## Start Data extract
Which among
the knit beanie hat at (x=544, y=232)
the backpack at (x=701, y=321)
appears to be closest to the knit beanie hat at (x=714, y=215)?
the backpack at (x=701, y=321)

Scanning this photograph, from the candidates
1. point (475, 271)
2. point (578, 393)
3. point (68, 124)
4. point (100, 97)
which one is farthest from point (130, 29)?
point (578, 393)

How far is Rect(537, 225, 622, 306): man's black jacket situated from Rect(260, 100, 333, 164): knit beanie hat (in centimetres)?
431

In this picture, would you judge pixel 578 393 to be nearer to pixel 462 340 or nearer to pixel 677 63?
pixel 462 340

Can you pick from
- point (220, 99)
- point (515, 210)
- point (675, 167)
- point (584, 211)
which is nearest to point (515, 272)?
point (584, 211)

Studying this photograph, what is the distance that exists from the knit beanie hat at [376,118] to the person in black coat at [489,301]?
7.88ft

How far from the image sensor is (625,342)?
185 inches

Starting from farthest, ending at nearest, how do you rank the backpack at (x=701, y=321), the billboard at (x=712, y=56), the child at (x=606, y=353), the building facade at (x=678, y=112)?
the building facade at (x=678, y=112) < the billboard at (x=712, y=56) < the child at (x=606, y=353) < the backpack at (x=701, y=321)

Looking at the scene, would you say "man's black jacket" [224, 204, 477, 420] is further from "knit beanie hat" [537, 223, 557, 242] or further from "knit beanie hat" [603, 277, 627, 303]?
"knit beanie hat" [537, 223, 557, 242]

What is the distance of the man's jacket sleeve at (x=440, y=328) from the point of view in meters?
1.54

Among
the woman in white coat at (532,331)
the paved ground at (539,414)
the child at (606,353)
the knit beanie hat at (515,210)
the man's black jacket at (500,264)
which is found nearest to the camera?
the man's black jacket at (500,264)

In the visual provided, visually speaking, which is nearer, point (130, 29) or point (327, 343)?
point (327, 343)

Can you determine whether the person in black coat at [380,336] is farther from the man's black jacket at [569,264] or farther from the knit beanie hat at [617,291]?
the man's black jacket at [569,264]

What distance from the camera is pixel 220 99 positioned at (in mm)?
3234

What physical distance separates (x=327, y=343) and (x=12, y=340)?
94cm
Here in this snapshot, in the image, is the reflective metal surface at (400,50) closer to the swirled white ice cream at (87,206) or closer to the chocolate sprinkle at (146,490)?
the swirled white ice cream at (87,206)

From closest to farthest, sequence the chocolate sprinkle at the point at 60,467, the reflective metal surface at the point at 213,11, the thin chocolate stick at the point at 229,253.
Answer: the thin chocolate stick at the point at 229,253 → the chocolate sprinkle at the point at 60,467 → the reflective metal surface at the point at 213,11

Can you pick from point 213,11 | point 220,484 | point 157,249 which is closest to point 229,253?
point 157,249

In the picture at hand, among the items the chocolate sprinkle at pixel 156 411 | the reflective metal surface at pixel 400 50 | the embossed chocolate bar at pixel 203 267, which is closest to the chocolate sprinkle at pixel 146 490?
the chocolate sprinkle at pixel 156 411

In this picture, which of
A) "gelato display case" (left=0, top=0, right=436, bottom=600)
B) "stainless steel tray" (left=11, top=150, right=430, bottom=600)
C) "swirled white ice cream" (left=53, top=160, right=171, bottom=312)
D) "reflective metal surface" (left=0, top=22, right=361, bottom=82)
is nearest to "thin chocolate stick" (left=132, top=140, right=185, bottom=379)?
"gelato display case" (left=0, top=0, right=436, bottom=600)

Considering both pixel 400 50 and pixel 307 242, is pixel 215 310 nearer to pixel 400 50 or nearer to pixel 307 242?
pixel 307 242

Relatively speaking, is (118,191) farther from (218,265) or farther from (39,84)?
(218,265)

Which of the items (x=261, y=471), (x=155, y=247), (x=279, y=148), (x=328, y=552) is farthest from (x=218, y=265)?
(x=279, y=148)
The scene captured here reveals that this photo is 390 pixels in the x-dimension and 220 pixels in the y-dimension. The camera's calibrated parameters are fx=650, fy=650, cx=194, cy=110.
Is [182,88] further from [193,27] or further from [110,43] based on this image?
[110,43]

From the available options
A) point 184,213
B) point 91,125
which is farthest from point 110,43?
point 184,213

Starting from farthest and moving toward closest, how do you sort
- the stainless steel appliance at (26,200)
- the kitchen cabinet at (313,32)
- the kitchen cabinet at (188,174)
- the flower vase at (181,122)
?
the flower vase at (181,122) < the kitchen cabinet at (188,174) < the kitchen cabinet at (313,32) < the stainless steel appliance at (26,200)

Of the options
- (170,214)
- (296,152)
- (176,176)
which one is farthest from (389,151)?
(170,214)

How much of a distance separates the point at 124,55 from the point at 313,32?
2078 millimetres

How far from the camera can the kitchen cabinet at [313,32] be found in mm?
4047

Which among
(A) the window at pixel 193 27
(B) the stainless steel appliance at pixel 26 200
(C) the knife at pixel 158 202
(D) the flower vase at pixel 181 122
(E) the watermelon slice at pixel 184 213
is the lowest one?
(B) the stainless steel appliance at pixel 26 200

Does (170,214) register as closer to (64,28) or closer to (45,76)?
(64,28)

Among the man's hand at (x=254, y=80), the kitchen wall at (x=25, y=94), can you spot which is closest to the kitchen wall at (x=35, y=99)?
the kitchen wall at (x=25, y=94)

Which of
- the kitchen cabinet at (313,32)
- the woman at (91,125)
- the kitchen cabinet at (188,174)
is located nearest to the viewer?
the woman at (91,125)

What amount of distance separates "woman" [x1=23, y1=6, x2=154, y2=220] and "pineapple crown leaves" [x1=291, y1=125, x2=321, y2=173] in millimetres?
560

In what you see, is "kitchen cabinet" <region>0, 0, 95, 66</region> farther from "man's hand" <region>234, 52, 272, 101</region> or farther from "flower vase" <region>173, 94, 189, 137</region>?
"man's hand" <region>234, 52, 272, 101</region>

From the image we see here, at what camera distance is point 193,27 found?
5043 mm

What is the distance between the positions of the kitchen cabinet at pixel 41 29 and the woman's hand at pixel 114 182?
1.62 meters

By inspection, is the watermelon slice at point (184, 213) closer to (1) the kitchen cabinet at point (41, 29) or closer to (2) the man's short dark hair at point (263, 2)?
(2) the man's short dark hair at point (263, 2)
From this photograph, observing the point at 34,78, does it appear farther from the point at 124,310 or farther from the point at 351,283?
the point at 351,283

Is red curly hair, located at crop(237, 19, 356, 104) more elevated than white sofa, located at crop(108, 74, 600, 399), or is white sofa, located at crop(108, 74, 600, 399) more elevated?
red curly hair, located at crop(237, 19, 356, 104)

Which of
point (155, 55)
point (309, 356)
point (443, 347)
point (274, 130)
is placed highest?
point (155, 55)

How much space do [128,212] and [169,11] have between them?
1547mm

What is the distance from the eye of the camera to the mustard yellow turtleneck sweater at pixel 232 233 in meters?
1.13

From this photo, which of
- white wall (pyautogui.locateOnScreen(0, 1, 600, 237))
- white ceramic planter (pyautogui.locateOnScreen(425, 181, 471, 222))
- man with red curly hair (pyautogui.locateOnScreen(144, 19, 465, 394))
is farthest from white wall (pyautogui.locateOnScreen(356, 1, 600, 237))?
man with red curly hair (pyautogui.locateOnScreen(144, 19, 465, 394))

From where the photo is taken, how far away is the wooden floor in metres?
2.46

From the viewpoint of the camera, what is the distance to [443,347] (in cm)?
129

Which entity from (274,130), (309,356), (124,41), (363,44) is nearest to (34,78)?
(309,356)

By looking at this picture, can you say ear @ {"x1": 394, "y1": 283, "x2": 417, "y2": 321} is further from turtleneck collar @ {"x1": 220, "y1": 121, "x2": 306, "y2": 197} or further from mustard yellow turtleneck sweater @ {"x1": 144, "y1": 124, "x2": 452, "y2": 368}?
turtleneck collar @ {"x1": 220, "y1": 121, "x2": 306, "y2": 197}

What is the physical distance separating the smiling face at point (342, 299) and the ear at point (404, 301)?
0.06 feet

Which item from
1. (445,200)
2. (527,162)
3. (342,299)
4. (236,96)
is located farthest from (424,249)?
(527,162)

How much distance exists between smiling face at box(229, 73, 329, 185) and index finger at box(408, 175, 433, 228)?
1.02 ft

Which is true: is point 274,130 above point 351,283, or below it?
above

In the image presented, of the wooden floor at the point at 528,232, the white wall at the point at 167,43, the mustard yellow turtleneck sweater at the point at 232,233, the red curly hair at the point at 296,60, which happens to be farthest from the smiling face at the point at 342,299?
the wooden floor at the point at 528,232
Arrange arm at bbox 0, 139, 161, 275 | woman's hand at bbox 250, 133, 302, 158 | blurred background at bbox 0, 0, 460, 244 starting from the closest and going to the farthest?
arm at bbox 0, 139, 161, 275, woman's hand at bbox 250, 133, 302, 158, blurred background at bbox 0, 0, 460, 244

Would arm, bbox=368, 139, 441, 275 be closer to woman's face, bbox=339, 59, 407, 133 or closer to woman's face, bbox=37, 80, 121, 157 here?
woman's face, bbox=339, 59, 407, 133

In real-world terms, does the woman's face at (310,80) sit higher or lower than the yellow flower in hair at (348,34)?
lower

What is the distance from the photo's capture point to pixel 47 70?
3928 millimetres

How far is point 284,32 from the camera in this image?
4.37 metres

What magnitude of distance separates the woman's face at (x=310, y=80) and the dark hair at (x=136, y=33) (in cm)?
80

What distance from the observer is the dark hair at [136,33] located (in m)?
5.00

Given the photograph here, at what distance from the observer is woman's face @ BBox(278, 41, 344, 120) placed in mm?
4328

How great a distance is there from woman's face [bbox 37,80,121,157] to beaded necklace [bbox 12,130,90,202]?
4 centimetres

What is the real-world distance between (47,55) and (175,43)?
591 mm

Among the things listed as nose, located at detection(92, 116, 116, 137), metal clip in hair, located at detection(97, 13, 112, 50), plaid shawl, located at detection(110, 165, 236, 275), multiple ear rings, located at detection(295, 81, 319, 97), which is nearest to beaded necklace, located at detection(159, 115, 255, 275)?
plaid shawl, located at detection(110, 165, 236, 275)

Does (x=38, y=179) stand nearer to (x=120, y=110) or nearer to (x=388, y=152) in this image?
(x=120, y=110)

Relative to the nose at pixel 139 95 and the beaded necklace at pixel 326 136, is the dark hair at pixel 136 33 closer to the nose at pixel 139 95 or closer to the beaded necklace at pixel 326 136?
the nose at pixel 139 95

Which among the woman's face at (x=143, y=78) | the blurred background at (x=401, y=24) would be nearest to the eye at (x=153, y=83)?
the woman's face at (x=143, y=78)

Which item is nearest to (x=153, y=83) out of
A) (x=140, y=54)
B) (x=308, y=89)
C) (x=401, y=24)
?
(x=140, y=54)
## End Data extract
- _Problem to work on_
Copy the data from the line with "Relative to the" through the end, changing "nearest" to "closest" and leaving everything else the same.

- _Result_
Relative to the nose at pixel 139 95 and the beaded necklace at pixel 326 136, is the dark hair at pixel 136 33 closer to the nose at pixel 139 95 or closer to the beaded necklace at pixel 326 136?
the nose at pixel 139 95

Which among the woman's face at (x=143, y=78) | the blurred background at (x=401, y=24) would be closest to the eye at (x=153, y=83)?
the woman's face at (x=143, y=78)

Which item is closest to (x=153, y=83) out of
A) (x=140, y=54)
B) (x=308, y=89)
C) (x=401, y=24)
?
(x=140, y=54)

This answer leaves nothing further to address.